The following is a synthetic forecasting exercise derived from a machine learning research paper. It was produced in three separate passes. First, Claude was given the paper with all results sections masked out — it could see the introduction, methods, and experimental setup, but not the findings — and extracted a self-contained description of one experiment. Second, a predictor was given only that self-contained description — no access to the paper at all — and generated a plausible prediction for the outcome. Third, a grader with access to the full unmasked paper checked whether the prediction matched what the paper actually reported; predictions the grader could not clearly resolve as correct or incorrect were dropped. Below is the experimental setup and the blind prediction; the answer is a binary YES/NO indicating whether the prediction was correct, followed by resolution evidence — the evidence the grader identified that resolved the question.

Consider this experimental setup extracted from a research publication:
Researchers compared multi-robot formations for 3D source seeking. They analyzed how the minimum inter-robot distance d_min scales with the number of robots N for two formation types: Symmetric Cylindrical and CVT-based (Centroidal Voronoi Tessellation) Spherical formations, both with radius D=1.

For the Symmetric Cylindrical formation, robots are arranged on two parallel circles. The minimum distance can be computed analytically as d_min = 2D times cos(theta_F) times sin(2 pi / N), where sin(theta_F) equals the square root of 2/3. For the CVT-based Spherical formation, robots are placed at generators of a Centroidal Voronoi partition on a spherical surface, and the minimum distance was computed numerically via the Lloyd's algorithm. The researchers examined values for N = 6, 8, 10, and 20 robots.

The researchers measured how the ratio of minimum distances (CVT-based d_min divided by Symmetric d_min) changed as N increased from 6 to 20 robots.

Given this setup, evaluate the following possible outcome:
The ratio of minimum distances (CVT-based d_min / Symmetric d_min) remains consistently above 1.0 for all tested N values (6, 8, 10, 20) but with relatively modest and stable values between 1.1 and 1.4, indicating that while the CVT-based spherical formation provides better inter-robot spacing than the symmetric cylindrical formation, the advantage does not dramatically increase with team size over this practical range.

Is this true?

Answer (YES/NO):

▶ **What the exercise asks**
Each line from the one containing "The ratio of minimum distances (CVT-based d_min /" through the last line of the material must be restated word for word, with no other text.

▶ **Reply**
The ratio of minimum distances (CVT-based d_min / Symmetric d_min) remains consistently above 1.0 for all tested N values (6, 8, 10, 20) but with relatively modest and stable values between 1.1 and 1.4, indicating that while the CVT-based spherical formation provides better inter-robot spacing than the symmetric cylindrical formation, the advantage does not dramatically increase with team size over this practical range.

Is this true?

Answer (YES/NO):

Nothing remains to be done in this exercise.